* [DOCUMENT TEXT]
○ ○ ○
# Borderlands 3



## UnicornElf (Mar 28, 2019)

Teaser for Borderlands 3 was released yesterday:


----------



## UnicornElf (Mar 28, 2019)

Trailer released today:


----------



## neonwilderness (Aug 3, 2019)

Due for release next month. I’ve pre-ordered a copy


----------



## blairsh (Aug 4, 2019)

"Over one billion guns"


----------



## neonwilderness (Sep 12, 2019)

Anyone else pre-ordered? My copy is due for delivery tomorrow, so that's probably most of the weekend written off


----------



## AverageJoe (Sep 13, 2019)

Downloading now.....


----------



## mauvais (Sep 13, 2019)

neonwilderness said:


> Anyone else pre-ordered? My copy is due for delivery tomorrow, so that's probably most of the weekend written off


I've never understood why anyone pre-orders.

I just played through Borderlands 2 so I'm interested in this, but it's been a long time so I'm going to wait and see how it's received.


----------



## neonwilderness (Sep 13, 2019)

mauvais said:


> I've never understood why anyone pre-orders.


Why not? I didn't pay any sooner and it'll be there when I get home tonight.


----------



## mauvais (Sep 13, 2019)
○ ○ ○
* [EXERCISE BRIEF] Extend the Borderlands 3 forum thread by writing the body of the Sep 13, 2019 post from mauvais that ends it. You can do without the lines that come next.

Stored data
○ ○ ○
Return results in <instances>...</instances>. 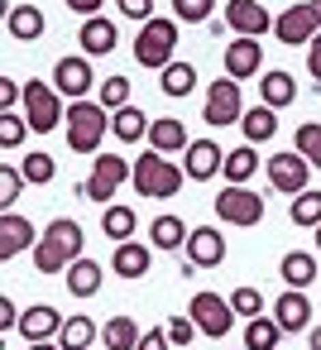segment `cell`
Wrapping results in <instances>:
<instances>
[{"label": "cell", "instance_id": "cell-46", "mask_svg": "<svg viewBox=\"0 0 321 350\" xmlns=\"http://www.w3.org/2000/svg\"><path fill=\"white\" fill-rule=\"evenodd\" d=\"M115 10H120L125 20H139V25H149V20H154V0H115Z\"/></svg>", "mask_w": 321, "mask_h": 350}, {"label": "cell", "instance_id": "cell-23", "mask_svg": "<svg viewBox=\"0 0 321 350\" xmlns=\"http://www.w3.org/2000/svg\"><path fill=\"white\" fill-rule=\"evenodd\" d=\"M278 273H283V283H288V288L307 293V288L316 283L321 264H316V254H307V250H288V254L278 259Z\"/></svg>", "mask_w": 321, "mask_h": 350}, {"label": "cell", "instance_id": "cell-35", "mask_svg": "<svg viewBox=\"0 0 321 350\" xmlns=\"http://www.w3.org/2000/svg\"><path fill=\"white\" fill-rule=\"evenodd\" d=\"M288 216H292V226L316 230V226H321V192H316V187L297 192V197H292V206H288Z\"/></svg>", "mask_w": 321, "mask_h": 350}, {"label": "cell", "instance_id": "cell-49", "mask_svg": "<svg viewBox=\"0 0 321 350\" xmlns=\"http://www.w3.org/2000/svg\"><path fill=\"white\" fill-rule=\"evenodd\" d=\"M139 350H173V340H168V331H158V326H154V331H144V336H139Z\"/></svg>", "mask_w": 321, "mask_h": 350}, {"label": "cell", "instance_id": "cell-1", "mask_svg": "<svg viewBox=\"0 0 321 350\" xmlns=\"http://www.w3.org/2000/svg\"><path fill=\"white\" fill-rule=\"evenodd\" d=\"M82 245H87V235H82V226L72 216L48 221L39 245H34V273H68L82 259Z\"/></svg>", "mask_w": 321, "mask_h": 350}, {"label": "cell", "instance_id": "cell-14", "mask_svg": "<svg viewBox=\"0 0 321 350\" xmlns=\"http://www.w3.org/2000/svg\"><path fill=\"white\" fill-rule=\"evenodd\" d=\"M273 20L278 15H268L259 0H230V5H225V25H230L235 39H259V34L273 29Z\"/></svg>", "mask_w": 321, "mask_h": 350}, {"label": "cell", "instance_id": "cell-51", "mask_svg": "<svg viewBox=\"0 0 321 350\" xmlns=\"http://www.w3.org/2000/svg\"><path fill=\"white\" fill-rule=\"evenodd\" d=\"M307 350H321V326H311V331H307Z\"/></svg>", "mask_w": 321, "mask_h": 350}, {"label": "cell", "instance_id": "cell-27", "mask_svg": "<svg viewBox=\"0 0 321 350\" xmlns=\"http://www.w3.org/2000/svg\"><path fill=\"white\" fill-rule=\"evenodd\" d=\"M259 96H264V106H273V111L292 106V101H297V82H292V72L268 68V72H264V82H259Z\"/></svg>", "mask_w": 321, "mask_h": 350}, {"label": "cell", "instance_id": "cell-53", "mask_svg": "<svg viewBox=\"0 0 321 350\" xmlns=\"http://www.w3.org/2000/svg\"><path fill=\"white\" fill-rule=\"evenodd\" d=\"M307 5H311V10H316V20H321V0H307Z\"/></svg>", "mask_w": 321, "mask_h": 350}, {"label": "cell", "instance_id": "cell-3", "mask_svg": "<svg viewBox=\"0 0 321 350\" xmlns=\"http://www.w3.org/2000/svg\"><path fill=\"white\" fill-rule=\"evenodd\" d=\"M182 183H187V168L173 163L168 154L149 149V154L135 159V192H139V197H158V202H163V197H178Z\"/></svg>", "mask_w": 321, "mask_h": 350}, {"label": "cell", "instance_id": "cell-10", "mask_svg": "<svg viewBox=\"0 0 321 350\" xmlns=\"http://www.w3.org/2000/svg\"><path fill=\"white\" fill-rule=\"evenodd\" d=\"M225 259V235L216 230V226H192V235H187V245H182V273H192V269H216Z\"/></svg>", "mask_w": 321, "mask_h": 350}, {"label": "cell", "instance_id": "cell-39", "mask_svg": "<svg viewBox=\"0 0 321 350\" xmlns=\"http://www.w3.org/2000/svg\"><path fill=\"white\" fill-rule=\"evenodd\" d=\"M292 149H297L311 168H321V125H316V120H302V125H297V144H292Z\"/></svg>", "mask_w": 321, "mask_h": 350}, {"label": "cell", "instance_id": "cell-37", "mask_svg": "<svg viewBox=\"0 0 321 350\" xmlns=\"http://www.w3.org/2000/svg\"><path fill=\"white\" fill-rule=\"evenodd\" d=\"M20 173H25V183H34V187H48L53 178H58V163H53V154H25L20 159Z\"/></svg>", "mask_w": 321, "mask_h": 350}, {"label": "cell", "instance_id": "cell-43", "mask_svg": "<svg viewBox=\"0 0 321 350\" xmlns=\"http://www.w3.org/2000/svg\"><path fill=\"white\" fill-rule=\"evenodd\" d=\"M230 307H235V317L254 321V317H264V293L259 288H235L230 293Z\"/></svg>", "mask_w": 321, "mask_h": 350}, {"label": "cell", "instance_id": "cell-50", "mask_svg": "<svg viewBox=\"0 0 321 350\" xmlns=\"http://www.w3.org/2000/svg\"><path fill=\"white\" fill-rule=\"evenodd\" d=\"M307 72H311V77L321 82V34H316V39L307 44Z\"/></svg>", "mask_w": 321, "mask_h": 350}, {"label": "cell", "instance_id": "cell-25", "mask_svg": "<svg viewBox=\"0 0 321 350\" xmlns=\"http://www.w3.org/2000/svg\"><path fill=\"white\" fill-rule=\"evenodd\" d=\"M63 278H68V293H72V297H96V293H101V283H106V269H101L96 259H87V254H82Z\"/></svg>", "mask_w": 321, "mask_h": 350}, {"label": "cell", "instance_id": "cell-45", "mask_svg": "<svg viewBox=\"0 0 321 350\" xmlns=\"http://www.w3.org/2000/svg\"><path fill=\"white\" fill-rule=\"evenodd\" d=\"M15 106H25V82H15V77H0V116H5V111H15Z\"/></svg>", "mask_w": 321, "mask_h": 350}, {"label": "cell", "instance_id": "cell-11", "mask_svg": "<svg viewBox=\"0 0 321 350\" xmlns=\"http://www.w3.org/2000/svg\"><path fill=\"white\" fill-rule=\"evenodd\" d=\"M316 34H321V20H316V10L307 5V0H302V5H288V10L273 20V39L288 44V49H302V44H311Z\"/></svg>", "mask_w": 321, "mask_h": 350}, {"label": "cell", "instance_id": "cell-32", "mask_svg": "<svg viewBox=\"0 0 321 350\" xmlns=\"http://www.w3.org/2000/svg\"><path fill=\"white\" fill-rule=\"evenodd\" d=\"M96 340H101V326L92 321V317H68V326H63V336H58V345L63 350H96Z\"/></svg>", "mask_w": 321, "mask_h": 350}, {"label": "cell", "instance_id": "cell-22", "mask_svg": "<svg viewBox=\"0 0 321 350\" xmlns=\"http://www.w3.org/2000/svg\"><path fill=\"white\" fill-rule=\"evenodd\" d=\"M149 264H154V250H149L144 240H125V245H115V254H111L115 278H144Z\"/></svg>", "mask_w": 321, "mask_h": 350}, {"label": "cell", "instance_id": "cell-33", "mask_svg": "<svg viewBox=\"0 0 321 350\" xmlns=\"http://www.w3.org/2000/svg\"><path fill=\"white\" fill-rule=\"evenodd\" d=\"M221 173H225V183H235V187H249V178L259 173V154H254V144H240V149H230Z\"/></svg>", "mask_w": 321, "mask_h": 350}, {"label": "cell", "instance_id": "cell-54", "mask_svg": "<svg viewBox=\"0 0 321 350\" xmlns=\"http://www.w3.org/2000/svg\"><path fill=\"white\" fill-rule=\"evenodd\" d=\"M316 250H321V226H316Z\"/></svg>", "mask_w": 321, "mask_h": 350}, {"label": "cell", "instance_id": "cell-31", "mask_svg": "<svg viewBox=\"0 0 321 350\" xmlns=\"http://www.w3.org/2000/svg\"><path fill=\"white\" fill-rule=\"evenodd\" d=\"M240 130H245V144H264V139H273V135H278V111L259 101L254 111H245Z\"/></svg>", "mask_w": 321, "mask_h": 350}, {"label": "cell", "instance_id": "cell-34", "mask_svg": "<svg viewBox=\"0 0 321 350\" xmlns=\"http://www.w3.org/2000/svg\"><path fill=\"white\" fill-rule=\"evenodd\" d=\"M283 336H288V331H283L273 317H254V321H245V350H278Z\"/></svg>", "mask_w": 321, "mask_h": 350}, {"label": "cell", "instance_id": "cell-40", "mask_svg": "<svg viewBox=\"0 0 321 350\" xmlns=\"http://www.w3.org/2000/svg\"><path fill=\"white\" fill-rule=\"evenodd\" d=\"M25 135H29L25 111H5V116H0V149H20V144H25Z\"/></svg>", "mask_w": 321, "mask_h": 350}, {"label": "cell", "instance_id": "cell-15", "mask_svg": "<svg viewBox=\"0 0 321 350\" xmlns=\"http://www.w3.org/2000/svg\"><path fill=\"white\" fill-rule=\"evenodd\" d=\"M221 63H225V77L249 82V77L264 72V44H259V39H235V44H225Z\"/></svg>", "mask_w": 321, "mask_h": 350}, {"label": "cell", "instance_id": "cell-2", "mask_svg": "<svg viewBox=\"0 0 321 350\" xmlns=\"http://www.w3.org/2000/svg\"><path fill=\"white\" fill-rule=\"evenodd\" d=\"M63 135H68V149L72 154H101V139L111 135V111L101 101H72L68 106V120H63Z\"/></svg>", "mask_w": 321, "mask_h": 350}, {"label": "cell", "instance_id": "cell-4", "mask_svg": "<svg viewBox=\"0 0 321 350\" xmlns=\"http://www.w3.org/2000/svg\"><path fill=\"white\" fill-rule=\"evenodd\" d=\"M173 53H178V20L154 15L149 25H139V34H135V63H139V68L163 72L168 63H178Z\"/></svg>", "mask_w": 321, "mask_h": 350}, {"label": "cell", "instance_id": "cell-47", "mask_svg": "<svg viewBox=\"0 0 321 350\" xmlns=\"http://www.w3.org/2000/svg\"><path fill=\"white\" fill-rule=\"evenodd\" d=\"M20 317H25V312H20L10 297H0V331H20Z\"/></svg>", "mask_w": 321, "mask_h": 350}, {"label": "cell", "instance_id": "cell-19", "mask_svg": "<svg viewBox=\"0 0 321 350\" xmlns=\"http://www.w3.org/2000/svg\"><path fill=\"white\" fill-rule=\"evenodd\" d=\"M34 245H39L34 221H25L20 211H5V216H0V259H15V254H25V250H34Z\"/></svg>", "mask_w": 321, "mask_h": 350}, {"label": "cell", "instance_id": "cell-48", "mask_svg": "<svg viewBox=\"0 0 321 350\" xmlns=\"http://www.w3.org/2000/svg\"><path fill=\"white\" fill-rule=\"evenodd\" d=\"M63 5H68L72 15H82V20H96V15H101V5H106V0H63Z\"/></svg>", "mask_w": 321, "mask_h": 350}, {"label": "cell", "instance_id": "cell-12", "mask_svg": "<svg viewBox=\"0 0 321 350\" xmlns=\"http://www.w3.org/2000/svg\"><path fill=\"white\" fill-rule=\"evenodd\" d=\"M53 87H58V96H68V101H87V92L96 87L92 58H87V53L58 58V63H53Z\"/></svg>", "mask_w": 321, "mask_h": 350}, {"label": "cell", "instance_id": "cell-36", "mask_svg": "<svg viewBox=\"0 0 321 350\" xmlns=\"http://www.w3.org/2000/svg\"><path fill=\"white\" fill-rule=\"evenodd\" d=\"M149 235H154V250H182V245H187V235H192V230H187V226H182V216H158V221H154V230H149Z\"/></svg>", "mask_w": 321, "mask_h": 350}, {"label": "cell", "instance_id": "cell-52", "mask_svg": "<svg viewBox=\"0 0 321 350\" xmlns=\"http://www.w3.org/2000/svg\"><path fill=\"white\" fill-rule=\"evenodd\" d=\"M29 350H63L58 340H39V345H29Z\"/></svg>", "mask_w": 321, "mask_h": 350}, {"label": "cell", "instance_id": "cell-42", "mask_svg": "<svg viewBox=\"0 0 321 350\" xmlns=\"http://www.w3.org/2000/svg\"><path fill=\"white\" fill-rule=\"evenodd\" d=\"M20 187H25V173H20V163H0V206H15L20 202Z\"/></svg>", "mask_w": 321, "mask_h": 350}, {"label": "cell", "instance_id": "cell-13", "mask_svg": "<svg viewBox=\"0 0 321 350\" xmlns=\"http://www.w3.org/2000/svg\"><path fill=\"white\" fill-rule=\"evenodd\" d=\"M307 173H311V163H307L297 149L268 154V183H273L283 197H297V192H307Z\"/></svg>", "mask_w": 321, "mask_h": 350}, {"label": "cell", "instance_id": "cell-38", "mask_svg": "<svg viewBox=\"0 0 321 350\" xmlns=\"http://www.w3.org/2000/svg\"><path fill=\"white\" fill-rule=\"evenodd\" d=\"M111 116L115 111H125L130 106V77H120V72H111V77H101V96H96Z\"/></svg>", "mask_w": 321, "mask_h": 350}, {"label": "cell", "instance_id": "cell-20", "mask_svg": "<svg viewBox=\"0 0 321 350\" xmlns=\"http://www.w3.org/2000/svg\"><path fill=\"white\" fill-rule=\"evenodd\" d=\"M115 44H120L115 20H106V15L82 20V29H77V49H82L87 58H106V53H115Z\"/></svg>", "mask_w": 321, "mask_h": 350}, {"label": "cell", "instance_id": "cell-28", "mask_svg": "<svg viewBox=\"0 0 321 350\" xmlns=\"http://www.w3.org/2000/svg\"><path fill=\"white\" fill-rule=\"evenodd\" d=\"M135 226H139L135 206H120V202L101 206V230L111 235V245H125V240H135Z\"/></svg>", "mask_w": 321, "mask_h": 350}, {"label": "cell", "instance_id": "cell-8", "mask_svg": "<svg viewBox=\"0 0 321 350\" xmlns=\"http://www.w3.org/2000/svg\"><path fill=\"white\" fill-rule=\"evenodd\" d=\"M216 221H225V226H259V221H264V197H259L254 187L225 183V187L216 192Z\"/></svg>", "mask_w": 321, "mask_h": 350}, {"label": "cell", "instance_id": "cell-5", "mask_svg": "<svg viewBox=\"0 0 321 350\" xmlns=\"http://www.w3.org/2000/svg\"><path fill=\"white\" fill-rule=\"evenodd\" d=\"M125 183H135V163L120 159V154H96V159H92V178H87L77 192H82L87 202H96V206H111Z\"/></svg>", "mask_w": 321, "mask_h": 350}, {"label": "cell", "instance_id": "cell-16", "mask_svg": "<svg viewBox=\"0 0 321 350\" xmlns=\"http://www.w3.org/2000/svg\"><path fill=\"white\" fill-rule=\"evenodd\" d=\"M63 326H68V317H63L58 307H48V302H34V307H25V317H20V336H25L29 345H39V340H58Z\"/></svg>", "mask_w": 321, "mask_h": 350}, {"label": "cell", "instance_id": "cell-6", "mask_svg": "<svg viewBox=\"0 0 321 350\" xmlns=\"http://www.w3.org/2000/svg\"><path fill=\"white\" fill-rule=\"evenodd\" d=\"M20 111H25L29 130H39V135H48V130H58L68 120V106H63L53 82H25V106Z\"/></svg>", "mask_w": 321, "mask_h": 350}, {"label": "cell", "instance_id": "cell-18", "mask_svg": "<svg viewBox=\"0 0 321 350\" xmlns=\"http://www.w3.org/2000/svg\"><path fill=\"white\" fill-rule=\"evenodd\" d=\"M268 317H273V321H278L288 336H297V331H311V297H307V293H297V288H283Z\"/></svg>", "mask_w": 321, "mask_h": 350}, {"label": "cell", "instance_id": "cell-24", "mask_svg": "<svg viewBox=\"0 0 321 350\" xmlns=\"http://www.w3.org/2000/svg\"><path fill=\"white\" fill-rule=\"evenodd\" d=\"M187 125L178 120V116H158L154 125H149V149H158V154H187Z\"/></svg>", "mask_w": 321, "mask_h": 350}, {"label": "cell", "instance_id": "cell-21", "mask_svg": "<svg viewBox=\"0 0 321 350\" xmlns=\"http://www.w3.org/2000/svg\"><path fill=\"white\" fill-rule=\"evenodd\" d=\"M5 29H10L15 44H39L44 29H48V20H44L39 5H10V10H5Z\"/></svg>", "mask_w": 321, "mask_h": 350}, {"label": "cell", "instance_id": "cell-29", "mask_svg": "<svg viewBox=\"0 0 321 350\" xmlns=\"http://www.w3.org/2000/svg\"><path fill=\"white\" fill-rule=\"evenodd\" d=\"M201 77H197V68L192 63H168L163 72H158V87H163V96H173V101H182V96H192V87H197Z\"/></svg>", "mask_w": 321, "mask_h": 350}, {"label": "cell", "instance_id": "cell-30", "mask_svg": "<svg viewBox=\"0 0 321 350\" xmlns=\"http://www.w3.org/2000/svg\"><path fill=\"white\" fill-rule=\"evenodd\" d=\"M149 125H154V120H149L139 106H125V111L111 116V130H115L120 144H139V139H149Z\"/></svg>", "mask_w": 321, "mask_h": 350}, {"label": "cell", "instance_id": "cell-44", "mask_svg": "<svg viewBox=\"0 0 321 350\" xmlns=\"http://www.w3.org/2000/svg\"><path fill=\"white\" fill-rule=\"evenodd\" d=\"M163 331H168V340H173V350H182V345H192V336H201V331H197V321H192L187 312H182V317H173V321H168Z\"/></svg>", "mask_w": 321, "mask_h": 350}, {"label": "cell", "instance_id": "cell-9", "mask_svg": "<svg viewBox=\"0 0 321 350\" xmlns=\"http://www.w3.org/2000/svg\"><path fill=\"white\" fill-rule=\"evenodd\" d=\"M201 120H206L211 130H225V125H240V120H245V101H240V82H235V77L211 82L206 106H201Z\"/></svg>", "mask_w": 321, "mask_h": 350}, {"label": "cell", "instance_id": "cell-26", "mask_svg": "<svg viewBox=\"0 0 321 350\" xmlns=\"http://www.w3.org/2000/svg\"><path fill=\"white\" fill-rule=\"evenodd\" d=\"M139 321L135 317H125V312H115L106 326H101V350H139Z\"/></svg>", "mask_w": 321, "mask_h": 350}, {"label": "cell", "instance_id": "cell-41", "mask_svg": "<svg viewBox=\"0 0 321 350\" xmlns=\"http://www.w3.org/2000/svg\"><path fill=\"white\" fill-rule=\"evenodd\" d=\"M216 10V0H173V20L178 25H206Z\"/></svg>", "mask_w": 321, "mask_h": 350}, {"label": "cell", "instance_id": "cell-7", "mask_svg": "<svg viewBox=\"0 0 321 350\" xmlns=\"http://www.w3.org/2000/svg\"><path fill=\"white\" fill-rule=\"evenodd\" d=\"M187 317L197 321V331H201L206 340H221V336H230V326H235V307H230V297H221V293H192Z\"/></svg>", "mask_w": 321, "mask_h": 350}, {"label": "cell", "instance_id": "cell-17", "mask_svg": "<svg viewBox=\"0 0 321 350\" xmlns=\"http://www.w3.org/2000/svg\"><path fill=\"white\" fill-rule=\"evenodd\" d=\"M182 168H187L192 183H211V178L225 168V149H221L216 139H192L187 154H182Z\"/></svg>", "mask_w": 321, "mask_h": 350}]
</instances>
○ ○ ○
* [WRITTEN RESPONSE]
neonwilderness said:


> Why not? I didn't pay any sooner and it'll be there when I get home tonight.


It's committing to pay for something that's still an unknown, undelivered quantity. Granted, this close to release, we've probably got a reasonable idea - but people do it months in advance and then complain about the product.


----------



## neonwilderness (Sep 13, 2019)

mauvais said:


> It's committing to pay for something that's still an unknown, undelivered quantity. Granted, this close to release, we've probably got a reasonable idea - but people do it months in advance and then complain about the product.


Yeah I don't do that 

I've played the first three, so was planning to buy this anyway.


----------



## AverageJoe (Sep 18, 2019)

First impressions. 

It's very "blue/grey" to start with. Makes seeing the baddies hard.

The initial weapons are shit and I wouldn't be surprised if people gave up after this. 

But... You meet all the old characters pretty early, the banter is there, the guns get better, the gameplay gets better.

Then I met an "English voiced" character who keep saying 'wanker' and after I literally spat my tea out the first time she said it, I'm now sucked in.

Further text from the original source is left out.